### Given request
Reproduce the whole listing below word for word, changing nothing.

Records from a set of spatial questions
•••

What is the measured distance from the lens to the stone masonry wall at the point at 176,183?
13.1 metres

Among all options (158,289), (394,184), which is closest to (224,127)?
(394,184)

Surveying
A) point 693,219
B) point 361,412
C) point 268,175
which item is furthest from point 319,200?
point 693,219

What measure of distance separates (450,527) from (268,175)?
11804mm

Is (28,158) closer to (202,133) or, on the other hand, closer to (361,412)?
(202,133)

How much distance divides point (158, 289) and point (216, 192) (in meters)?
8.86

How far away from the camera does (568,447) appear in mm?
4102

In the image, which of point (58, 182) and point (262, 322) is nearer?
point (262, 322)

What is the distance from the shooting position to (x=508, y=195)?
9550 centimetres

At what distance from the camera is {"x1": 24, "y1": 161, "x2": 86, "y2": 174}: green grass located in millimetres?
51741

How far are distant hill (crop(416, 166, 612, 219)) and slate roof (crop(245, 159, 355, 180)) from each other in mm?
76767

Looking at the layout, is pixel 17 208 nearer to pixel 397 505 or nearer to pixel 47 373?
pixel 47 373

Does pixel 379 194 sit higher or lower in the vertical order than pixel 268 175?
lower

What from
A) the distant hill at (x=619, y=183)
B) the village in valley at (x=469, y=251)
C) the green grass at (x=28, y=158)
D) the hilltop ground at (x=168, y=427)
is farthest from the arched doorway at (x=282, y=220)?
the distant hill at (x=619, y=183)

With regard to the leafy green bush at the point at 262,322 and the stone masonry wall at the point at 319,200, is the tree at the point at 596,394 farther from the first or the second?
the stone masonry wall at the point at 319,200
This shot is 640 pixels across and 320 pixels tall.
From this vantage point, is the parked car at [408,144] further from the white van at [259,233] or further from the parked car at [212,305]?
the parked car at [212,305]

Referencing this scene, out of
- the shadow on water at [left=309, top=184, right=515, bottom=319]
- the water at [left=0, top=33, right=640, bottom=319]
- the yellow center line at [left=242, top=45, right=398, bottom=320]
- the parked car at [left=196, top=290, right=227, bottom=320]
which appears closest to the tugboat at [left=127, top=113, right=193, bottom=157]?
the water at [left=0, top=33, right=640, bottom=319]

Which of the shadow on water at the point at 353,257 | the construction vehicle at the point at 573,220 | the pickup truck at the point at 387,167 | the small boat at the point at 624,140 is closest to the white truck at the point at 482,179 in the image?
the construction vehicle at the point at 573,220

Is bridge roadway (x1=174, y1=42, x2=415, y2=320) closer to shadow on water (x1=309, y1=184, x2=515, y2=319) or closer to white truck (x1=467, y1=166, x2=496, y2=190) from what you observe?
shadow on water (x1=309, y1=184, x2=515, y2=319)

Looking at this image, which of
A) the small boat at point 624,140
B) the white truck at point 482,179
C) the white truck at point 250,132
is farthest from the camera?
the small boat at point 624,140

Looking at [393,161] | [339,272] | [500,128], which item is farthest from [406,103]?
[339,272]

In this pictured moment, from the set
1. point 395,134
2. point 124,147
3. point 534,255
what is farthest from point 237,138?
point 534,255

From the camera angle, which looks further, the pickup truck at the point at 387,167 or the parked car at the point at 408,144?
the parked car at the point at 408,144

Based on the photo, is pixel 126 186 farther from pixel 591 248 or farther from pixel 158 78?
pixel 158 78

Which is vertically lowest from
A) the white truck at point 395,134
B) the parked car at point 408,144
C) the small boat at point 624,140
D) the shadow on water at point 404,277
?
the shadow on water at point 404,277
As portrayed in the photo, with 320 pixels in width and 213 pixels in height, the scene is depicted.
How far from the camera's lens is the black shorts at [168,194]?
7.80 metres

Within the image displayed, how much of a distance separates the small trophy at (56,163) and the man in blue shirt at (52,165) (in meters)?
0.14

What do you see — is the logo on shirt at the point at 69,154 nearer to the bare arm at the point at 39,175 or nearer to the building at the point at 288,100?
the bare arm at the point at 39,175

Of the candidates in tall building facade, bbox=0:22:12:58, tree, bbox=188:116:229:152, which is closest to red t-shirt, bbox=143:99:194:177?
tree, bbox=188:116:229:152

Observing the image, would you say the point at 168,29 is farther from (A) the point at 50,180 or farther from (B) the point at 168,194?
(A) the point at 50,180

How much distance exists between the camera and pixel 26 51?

•••

### Completed task
What is the measured distance from the lens to the stone masonry wall at the point at 176,183?
13.1 metres

Among all options (158,289), (394,184), which is closest to (224,127)?
(394,184)

Surveying
A) point 693,219
B) point 361,412
C) point 268,175
which item is furthest from point 319,200?
point 693,219

What measure of distance separates (450,527) from (268,175)?
11804mm

Is (28,158) closer to (202,133) or, on the other hand, closer to (361,412)?
(202,133)

How much distance divides point (158, 289) and point (216, 192) (in meters)?
8.86

How far away from the camera does (568,447) appear in mm?
4102

In the image, which of point (58, 182) and point (262, 322) is nearer?
point (262, 322)

What is the distance from the shooting position to (x=508, y=195)?
9550 centimetres

At what distance from the camera is {"x1": 24, "y1": 161, "x2": 86, "y2": 174}: green grass located in millimetres?
51741

How far are distant hill (crop(416, 166, 612, 219)) and slate roof (crop(245, 159, 355, 180)) from each other in mm?
76767

Looking at the layout, is pixel 17 208 nearer to pixel 397 505 or nearer to pixel 47 373?
pixel 47 373

Does pixel 379 194 sit higher or lower in the vertical order than pixel 268 175?
lower

What from
A) the distant hill at (x=619, y=183)
B) the village in valley at (x=469, y=251)
C) the green grass at (x=28, y=158)
D) the hilltop ground at (x=168, y=427)
is farthest from the arched doorway at (x=282, y=220)?
the distant hill at (x=619, y=183)

With regard to the leafy green bush at the point at 262,322 and the stone masonry wall at the point at 319,200, is the tree at the point at 596,394 farther from the first or the second?
the stone masonry wall at the point at 319,200
This shot is 640 pixels across and 320 pixels tall.
From this vantage point, is the parked car at [408,144] further from the white van at [259,233] or further from the parked car at [212,305]?
the parked car at [212,305]

Referencing this scene, out of
- the shadow on water at [left=309, top=184, right=515, bottom=319]
- the water at [left=0, top=33, right=640, bottom=319]
- the yellow center line at [left=242, top=45, right=398, bottom=320]
- the parked car at [left=196, top=290, right=227, bottom=320]
which appears closest to the tugboat at [left=127, top=113, right=193, bottom=157]?
the water at [left=0, top=33, right=640, bottom=319]

Which of the shadow on water at the point at 353,257 | the construction vehicle at the point at 573,220 | the pickup truck at the point at 387,167 | the small boat at the point at 624,140 is closest to the white truck at the point at 482,179 in the image?
the construction vehicle at the point at 573,220

Is bridge roadway (x1=174, y1=42, x2=415, y2=320) closer to shadow on water (x1=309, y1=184, x2=515, y2=319) or closer to white truck (x1=467, y1=166, x2=496, y2=190) from what you observe?
shadow on water (x1=309, y1=184, x2=515, y2=319)

Looking at this image, which of
A) the small boat at point 624,140
B) the white truck at point 482,179
C) the white truck at point 250,132
is farthest from the camera?
the small boat at point 624,140

Looking at [393,161] | [339,272] | [500,128], which item is farthest from [406,103]?
[339,272]

In this pictured moment, from the set
1. point 395,134
2. point 124,147
3. point 534,255
what is farthest from point 237,138?
point 534,255

From the camera angle, which looks further, the pickup truck at the point at 387,167 or the parked car at the point at 408,144?
the parked car at the point at 408,144

Based on the photo, is pixel 126 186 farther from pixel 591 248 or farther from pixel 158 78?
pixel 158 78

Which is vertically lowest from
A) the white truck at point 395,134
B) the parked car at point 408,144
C) the small boat at point 624,140
D) the shadow on water at point 404,277
?
the shadow on water at point 404,277
As portrayed in the photo, with 320 pixels in width and 213 pixels in height, the scene is depicted.
How far from the camera's lens is the black shorts at [168,194]?
7.80 metres

Within the image displayed, how much of a distance separates the small trophy at (56,163) and the man in blue shirt at (52,165) (in meters)?
0.14

What do you see — is the logo on shirt at the point at 69,154 nearer to the bare arm at the point at 39,175 or nearer to the building at the point at 288,100?
the bare arm at the point at 39,175

Of the candidates in tall building facade, bbox=0:22:12:58, tree, bbox=188:116:229:152, which is closest to red t-shirt, bbox=143:99:194:177?
tree, bbox=188:116:229:152

Observing the image, would you say the point at 168,29 is farther from (A) the point at 50,180 or farther from (B) the point at 168,194?
(A) the point at 50,180

How much distance exists between the camera and pixel 26 51?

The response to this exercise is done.